With all of this in mind, here are a few tips to help ensure you’re drinking the freshest beer possible.
Go to the Source
“I think people have started to realize they can get better beer at the brewery itself, but most people don’t understand why the beer is so much better at the brewery. Maybe it’s not better, it’s just more fresh,” says Stone’s Steve Gonzalez. Without having to move the beer from tanks to a packaging line and then shipping it out to distributors and retailers, the beer travels a significantly shorter distance from brewing process to cup. “You can taste the difference between two-day-old beer kept refrigerated versus two-week-old beer that has moved in and out of refrigeration.” The same goes for growlers filled at a taproom—drink them quickly. “Within 24 hours is best practice,” Gonzalez advises. “Three days is pushing it, but it can be done!”
Consider the Style
“Shelf life is highly dependent on beer style,” says new Realm’s Mitch Steele. Malt-driven styles like porters and stouts can mature over time to develop pleasing characteristics and flavors, so keeping them stored at proper temps for months or years is acceptable, and sometimes encouraged (though Steele says he enjoys some of the darker styles fresh, too). Hoppy beers, like piping hot cookies right out of the oven, typically taste better when fresh because the vibrant hop flavors will deteriorate over time—those beers should be consumed sometime between birth and three months old.
Colder Is Better
“I’d rather buy something that’s a month old if I know it’s been stored cold, than buy something that’s two weeks old that’s been sitting on a warm shelf,” says Gonzales. Like fresh produce, beer stored on the shelf at room temperature will simply deteriorate faster than beer stored in a cooler or refrigerator, so keeping beer cold will help slow down the aging process significantly. The American Homebrewers Association has a great resource for ideal storage temperatures here. Keep that in mind when browsing the shelves, and be sure to keep your newly acquired beer at the right temps once you get it home.

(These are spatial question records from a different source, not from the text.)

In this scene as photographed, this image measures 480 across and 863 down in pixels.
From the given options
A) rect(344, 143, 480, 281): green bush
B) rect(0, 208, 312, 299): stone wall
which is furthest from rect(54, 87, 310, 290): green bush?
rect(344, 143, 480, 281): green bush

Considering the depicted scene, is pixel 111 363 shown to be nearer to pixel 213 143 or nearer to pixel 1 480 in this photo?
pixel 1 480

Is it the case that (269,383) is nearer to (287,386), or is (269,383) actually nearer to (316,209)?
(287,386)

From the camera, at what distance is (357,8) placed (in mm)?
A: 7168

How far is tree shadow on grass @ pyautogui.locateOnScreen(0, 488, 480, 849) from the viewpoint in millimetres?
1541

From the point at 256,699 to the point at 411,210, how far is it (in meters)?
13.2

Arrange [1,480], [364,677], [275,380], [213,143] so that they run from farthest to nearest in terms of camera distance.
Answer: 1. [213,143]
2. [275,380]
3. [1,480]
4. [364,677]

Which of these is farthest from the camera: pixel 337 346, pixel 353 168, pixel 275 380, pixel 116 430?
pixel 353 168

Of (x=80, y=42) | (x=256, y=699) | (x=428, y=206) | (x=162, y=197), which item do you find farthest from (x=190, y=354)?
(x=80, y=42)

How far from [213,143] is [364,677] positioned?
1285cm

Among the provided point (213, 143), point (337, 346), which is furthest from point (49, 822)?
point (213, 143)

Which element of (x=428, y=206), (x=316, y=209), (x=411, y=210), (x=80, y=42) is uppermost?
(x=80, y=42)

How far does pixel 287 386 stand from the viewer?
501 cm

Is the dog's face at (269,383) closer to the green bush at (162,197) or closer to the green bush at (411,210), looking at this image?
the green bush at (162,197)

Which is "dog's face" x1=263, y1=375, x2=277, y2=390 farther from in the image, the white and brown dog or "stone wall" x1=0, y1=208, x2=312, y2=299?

At bottle shops, beer in cans tends to stay fresh-tasting a little longer than in bottles, because the packaging blocks out sunlight and prevents oxygenation better than bottles. At bars and restaurants where the beer is not made, Steele says to head for the taps first. “The filling process in a quality kegging operation will exclude much less oxygen than canning. There is always some O2 pickup in the canning operation because there is a short time that the can is filled with beer and the lid is not on yet,” he says. “That said, with draft, you want to be mindful that the establishment knows how to properly treat their beer and lines. Are they on a regular line cleaning schedule, do they use proper gas blend and pressure, that sort of thing.”